◆ Page excerpt:
# # # # # # #
[PATCH 1/2] mm: make faultaround produce old ptes

Tue Dec 5 04:16:14 PST 2017

On Tue, Nov 28, 2017 at 11:45:27AM -0800, Linus Torvalds wrote:
> On Mon, Nov 27, 2017 at 9:07 PM, Vinayak Menon <vinmenon at codeaurora.org> wrote:
> > Making the faultaround ptes old results in a unixbench regression for some
> > architectures [3][4]. But on some architectures it is not found to cause
> > any regression. So by default produce young ptes and provide an option for
> > architectures to make the ptes old.
> 
> Ugh. This hidden random behavior difference annoys me.
> 
> It should also be better documented in the code if we end up doing it.
> 
> The reason x86 seems to prefer young pte's is simply that a TLB lookup
> of an old entry basically causes a micro-fault that then sets the
> accessed bit (using a locked cycle) and then a restart.
> 
> Those microfaults are not visible to software, but they are pretty
> expensive in hardware, probably because they basically serialize
> execution as if a real page fault had happened.

In principle it's not that different for ARMv8.1+ but it highly depends
on the microarchitecture details (and we have a lot of variation on
ARM). From a programmer's perspective, old ptes (access flag cleared)
are not allowed to be cached in the TLB, otherwise ptep_clear_flush()
would break. Marking fault-around ptes as young allows the hardware to
speculatively populate the TLB but, again, it's highly microarchitecture
specific and I'm not sure we have a general answer covering the ARM
architecture. Of course, faulting on old ptes is much slower without
hardware AF.

> HOWEVER - and this is the part that annoys me most about the hidden
> behavior - I suspect it ends up being very dependent on
> microarchitectural details in addition to the actual load. So it might
> be more true on some cores than others, and it might be very
> load-dependent. So hiding it as some architectural helper function
> really feels wrong to me. It would likely be better off as a real
> flag, and then maybe we could make the default behavior be set by
> architecture (or even dynamically by the architecture bootup code if
> it turns out to be enough of an issue).

It looks to me like we are trying to work around a vmscan behaviour
visible under memory pressure [1]. The original report doesn't state
whether hardware AF is available (it seems to be tested on a 3.18
Android kernel; hardware AF on arm64 went in 4.6).

In this case there is a trade-off between swapping out potentially hot
pages vs page table walk (either in hardware or via software fault) for
fault-around ptes. This trade-off further depends on whether the
architecture can do hardware access flag or not.

I would be more in favour of some heuristics to dynamically reduce the
fault-around bytes based on the memory pressure rather than choosing
between young or old ptes. Or, if we are to go with old vs young ptes,
make this choice dependent on the memory pressure regardless of whether
the CPU supports hardware accessed bit.

[1] https://lkml.kernel.org/r/1460992636-711-1-git-send-email-vinmenon@codeaurora.org

-- 
Catalin
# # # # # # #
(Spatial reasoning records)
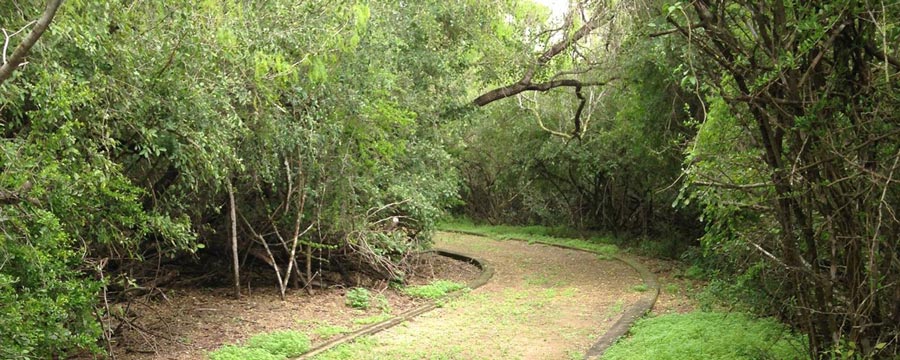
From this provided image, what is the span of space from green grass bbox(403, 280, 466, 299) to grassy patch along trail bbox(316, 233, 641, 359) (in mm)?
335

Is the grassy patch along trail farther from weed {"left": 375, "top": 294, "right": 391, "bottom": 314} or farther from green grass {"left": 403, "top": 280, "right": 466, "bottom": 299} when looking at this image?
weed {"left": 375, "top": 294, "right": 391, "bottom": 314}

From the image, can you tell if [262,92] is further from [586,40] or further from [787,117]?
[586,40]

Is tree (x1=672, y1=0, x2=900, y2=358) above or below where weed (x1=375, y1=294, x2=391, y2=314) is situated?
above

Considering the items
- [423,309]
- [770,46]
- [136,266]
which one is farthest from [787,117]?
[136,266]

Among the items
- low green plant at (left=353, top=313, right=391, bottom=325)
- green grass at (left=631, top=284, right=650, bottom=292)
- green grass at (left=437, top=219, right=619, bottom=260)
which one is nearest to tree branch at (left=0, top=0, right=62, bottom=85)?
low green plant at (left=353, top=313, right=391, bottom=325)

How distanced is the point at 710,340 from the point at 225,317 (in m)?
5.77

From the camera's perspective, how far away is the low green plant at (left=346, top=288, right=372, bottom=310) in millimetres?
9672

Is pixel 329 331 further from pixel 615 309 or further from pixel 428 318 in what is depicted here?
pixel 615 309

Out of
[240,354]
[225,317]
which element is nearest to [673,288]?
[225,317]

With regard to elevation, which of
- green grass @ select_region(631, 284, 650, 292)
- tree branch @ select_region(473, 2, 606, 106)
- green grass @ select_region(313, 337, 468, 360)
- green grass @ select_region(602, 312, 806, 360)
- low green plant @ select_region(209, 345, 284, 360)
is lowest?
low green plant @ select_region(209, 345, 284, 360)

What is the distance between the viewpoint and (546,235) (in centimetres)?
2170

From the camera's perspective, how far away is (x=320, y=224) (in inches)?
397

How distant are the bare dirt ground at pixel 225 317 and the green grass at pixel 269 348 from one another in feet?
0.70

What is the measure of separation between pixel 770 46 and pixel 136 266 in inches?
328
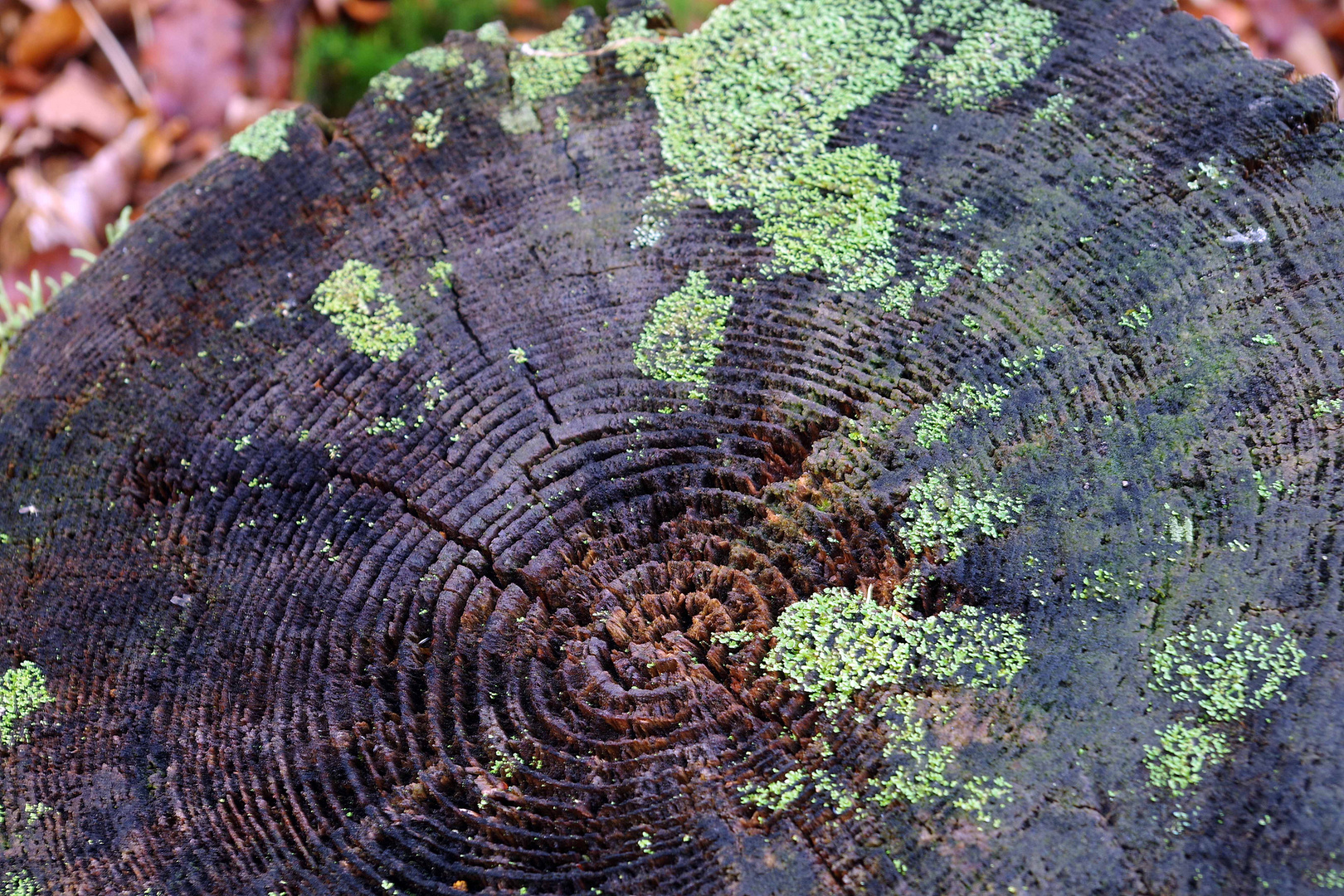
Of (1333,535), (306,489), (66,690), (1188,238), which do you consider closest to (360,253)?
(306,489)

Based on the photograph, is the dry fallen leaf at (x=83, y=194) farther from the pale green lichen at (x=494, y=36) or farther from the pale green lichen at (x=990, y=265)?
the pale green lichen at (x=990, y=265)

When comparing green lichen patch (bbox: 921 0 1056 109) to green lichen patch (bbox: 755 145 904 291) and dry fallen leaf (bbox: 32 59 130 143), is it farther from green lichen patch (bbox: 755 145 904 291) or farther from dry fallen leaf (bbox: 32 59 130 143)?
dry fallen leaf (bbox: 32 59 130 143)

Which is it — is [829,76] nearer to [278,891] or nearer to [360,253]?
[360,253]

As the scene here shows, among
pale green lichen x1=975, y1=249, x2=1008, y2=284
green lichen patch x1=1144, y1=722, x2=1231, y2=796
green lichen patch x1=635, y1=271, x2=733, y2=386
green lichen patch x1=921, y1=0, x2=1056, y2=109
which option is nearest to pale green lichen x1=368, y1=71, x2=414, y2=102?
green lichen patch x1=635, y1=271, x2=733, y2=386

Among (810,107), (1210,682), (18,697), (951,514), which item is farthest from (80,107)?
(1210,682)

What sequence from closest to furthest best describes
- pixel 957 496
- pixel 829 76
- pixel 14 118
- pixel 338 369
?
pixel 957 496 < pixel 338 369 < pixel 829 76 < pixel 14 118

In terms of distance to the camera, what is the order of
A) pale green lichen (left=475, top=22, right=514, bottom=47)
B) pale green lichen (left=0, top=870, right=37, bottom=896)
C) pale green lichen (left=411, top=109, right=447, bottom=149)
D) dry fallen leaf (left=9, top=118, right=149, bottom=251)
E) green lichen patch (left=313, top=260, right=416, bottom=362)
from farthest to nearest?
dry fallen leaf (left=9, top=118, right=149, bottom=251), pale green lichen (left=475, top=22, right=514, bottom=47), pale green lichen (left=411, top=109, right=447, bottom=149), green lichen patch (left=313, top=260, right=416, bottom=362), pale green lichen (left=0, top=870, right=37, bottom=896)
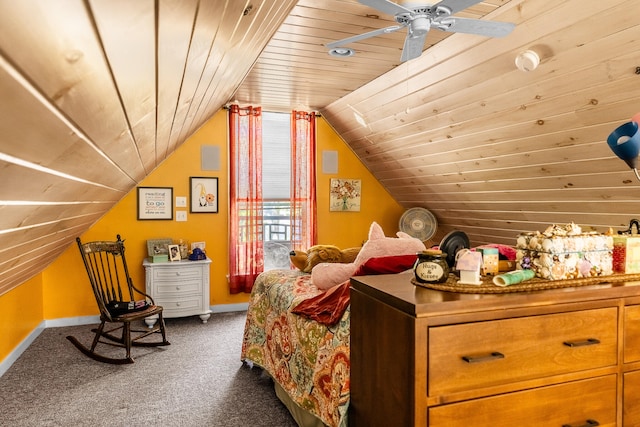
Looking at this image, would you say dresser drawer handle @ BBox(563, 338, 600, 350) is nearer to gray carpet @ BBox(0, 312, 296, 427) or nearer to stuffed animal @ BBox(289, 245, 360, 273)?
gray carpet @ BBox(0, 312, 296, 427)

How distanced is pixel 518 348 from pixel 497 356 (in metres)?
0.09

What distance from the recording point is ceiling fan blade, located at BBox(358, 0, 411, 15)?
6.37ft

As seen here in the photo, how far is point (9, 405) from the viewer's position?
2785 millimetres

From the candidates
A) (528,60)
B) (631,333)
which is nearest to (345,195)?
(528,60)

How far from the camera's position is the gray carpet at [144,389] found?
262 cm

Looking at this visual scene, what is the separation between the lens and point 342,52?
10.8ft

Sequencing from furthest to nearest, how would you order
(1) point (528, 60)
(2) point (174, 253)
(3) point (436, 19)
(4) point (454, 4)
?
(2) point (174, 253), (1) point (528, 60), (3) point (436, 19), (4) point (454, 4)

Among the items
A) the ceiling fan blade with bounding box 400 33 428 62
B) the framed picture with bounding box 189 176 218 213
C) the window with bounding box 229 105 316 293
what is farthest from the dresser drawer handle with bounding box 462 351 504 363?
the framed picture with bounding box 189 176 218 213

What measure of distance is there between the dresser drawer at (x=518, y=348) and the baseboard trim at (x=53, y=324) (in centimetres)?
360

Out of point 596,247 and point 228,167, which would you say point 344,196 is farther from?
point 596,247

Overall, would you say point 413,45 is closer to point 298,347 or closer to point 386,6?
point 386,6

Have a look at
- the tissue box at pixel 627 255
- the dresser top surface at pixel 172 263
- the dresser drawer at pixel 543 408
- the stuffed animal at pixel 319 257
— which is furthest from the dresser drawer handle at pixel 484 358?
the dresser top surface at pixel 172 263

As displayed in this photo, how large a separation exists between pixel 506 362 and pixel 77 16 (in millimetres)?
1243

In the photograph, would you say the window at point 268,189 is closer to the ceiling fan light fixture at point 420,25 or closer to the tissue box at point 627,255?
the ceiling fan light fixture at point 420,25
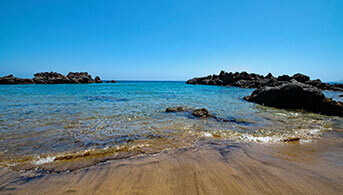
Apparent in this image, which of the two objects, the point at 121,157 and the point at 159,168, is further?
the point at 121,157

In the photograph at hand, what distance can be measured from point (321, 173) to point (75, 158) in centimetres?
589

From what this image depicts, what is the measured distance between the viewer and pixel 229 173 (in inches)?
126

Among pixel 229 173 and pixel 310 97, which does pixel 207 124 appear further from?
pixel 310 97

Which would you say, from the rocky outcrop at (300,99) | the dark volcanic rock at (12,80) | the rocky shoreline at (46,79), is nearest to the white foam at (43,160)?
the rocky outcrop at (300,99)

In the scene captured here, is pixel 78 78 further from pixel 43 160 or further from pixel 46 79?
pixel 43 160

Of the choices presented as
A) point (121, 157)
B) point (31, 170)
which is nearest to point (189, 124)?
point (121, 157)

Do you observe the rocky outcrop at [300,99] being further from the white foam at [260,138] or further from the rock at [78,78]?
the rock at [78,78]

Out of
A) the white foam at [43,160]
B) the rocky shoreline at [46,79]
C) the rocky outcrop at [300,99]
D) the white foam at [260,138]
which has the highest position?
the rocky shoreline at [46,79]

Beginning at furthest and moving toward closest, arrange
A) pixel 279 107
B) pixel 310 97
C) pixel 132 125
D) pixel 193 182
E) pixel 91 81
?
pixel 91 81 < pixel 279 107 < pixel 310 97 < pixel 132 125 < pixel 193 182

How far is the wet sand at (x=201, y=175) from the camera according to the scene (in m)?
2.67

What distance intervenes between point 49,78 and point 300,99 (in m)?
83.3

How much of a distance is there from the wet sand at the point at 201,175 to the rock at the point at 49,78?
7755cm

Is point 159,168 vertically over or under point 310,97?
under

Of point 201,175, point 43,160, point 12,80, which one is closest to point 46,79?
# # # # # # #
◆ Exercise requirements:
[a] According to the faultaround patch thread, in which kernel version did hardware AF on arm64 go in?
[b] Transcribe the faultaround patch thread word for word from "Tue Dec 5 04:16:14" to "difference annoys me.".

◆ Expected outputs:
[a] 4.6

[b]
Tue Dec 5 04:16:14 PST 2017

On Tue, Nov 28, 2017 at 11:45:27AM -0800, Linus Torvalds wrote:
> On Mon, Nov 27, 2017 at 9:07 PM, Vinayak Menon <vinmenon at codeaurora.org> wrote:
> > Making the faultaround ptes old results in a unixbench regression for some
> > architectures [3][4]. But on some architectures it is not found to cause
> > any regression. So by default produce young ptes and provide an option for
> > architectures to make the ptes old.
> 
> Ugh. This hidden random behavior difference annoys me.